IBM’s T.J Watson Research Center is working in conjunction with Harvard University and Princeton University to develop an energy-efficient, self-organizing mesh network to gather data over a distributed methane measurement system. Data will be passed to a cloud-based analytics system using custom models to quantify the amount and rate of methane leakage. Additionally, IBM is developing new, low-cost optical sensors that will use tunable diode laser absorption spectroscopy (TDLAS) for methane detection. While today’s optical sensors offer excellent sensitivity and selectivity, their high cost and power requirements prevent widespread adoption. To overcome these hurdles, IBM and its partners plan to produce a miniaturized, integrated, on-chip version that is less expensive and consumes less power. At a planned cost of about $300 per sensor, IBM’s sensors will be 10 to 100 times cheaper than TDLAS sensors on the market today. By advancing an affordable methane detection system that can be customized, IBM’s technology could enable producers to more efficiently locate and repair methane leaks, and therefore reduce overall methane emissions.
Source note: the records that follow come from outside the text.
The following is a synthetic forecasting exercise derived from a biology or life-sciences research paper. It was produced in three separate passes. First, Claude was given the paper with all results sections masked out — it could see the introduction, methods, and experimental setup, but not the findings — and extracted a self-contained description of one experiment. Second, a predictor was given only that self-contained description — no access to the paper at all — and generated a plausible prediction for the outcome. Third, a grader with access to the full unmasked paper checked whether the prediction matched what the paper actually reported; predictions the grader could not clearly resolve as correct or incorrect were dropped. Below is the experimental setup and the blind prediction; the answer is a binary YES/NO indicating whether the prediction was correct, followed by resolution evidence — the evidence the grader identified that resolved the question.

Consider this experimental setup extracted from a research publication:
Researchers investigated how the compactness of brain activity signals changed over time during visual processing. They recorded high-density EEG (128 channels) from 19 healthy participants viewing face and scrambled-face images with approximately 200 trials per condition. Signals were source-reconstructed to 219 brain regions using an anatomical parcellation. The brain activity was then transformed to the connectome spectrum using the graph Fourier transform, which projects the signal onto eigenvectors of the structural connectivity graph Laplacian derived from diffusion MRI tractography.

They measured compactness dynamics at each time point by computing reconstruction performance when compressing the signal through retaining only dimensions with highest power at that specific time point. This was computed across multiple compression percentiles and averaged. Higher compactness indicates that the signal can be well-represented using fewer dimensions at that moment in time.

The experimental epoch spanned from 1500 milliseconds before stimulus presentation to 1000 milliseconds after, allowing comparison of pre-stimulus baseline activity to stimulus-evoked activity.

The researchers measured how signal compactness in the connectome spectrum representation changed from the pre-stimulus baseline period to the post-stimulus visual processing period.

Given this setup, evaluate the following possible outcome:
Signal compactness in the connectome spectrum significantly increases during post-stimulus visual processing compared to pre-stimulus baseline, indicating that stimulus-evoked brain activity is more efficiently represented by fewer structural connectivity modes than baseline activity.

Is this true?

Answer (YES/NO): YES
If successful, IBM will create low-cost, low-maintenance methane sensors that can be customized into a distributed methane detection system, giving operators greater flexibility to continuously monitor methane emissions.
Better methane detection technologies could improve the sustainability of domestic natural gas production and the safety of operations.
Enhanced detection sensors could enable greater mitigation of methane leakage and lead to an overall reduction in harmful methane emissions associated with natural gas development.
IBM’s sensors could exponentially lower the costs of methane detection and help accelerate the adoption of monitoring programs at the nation’s more than 480,000 producing natural gas wells.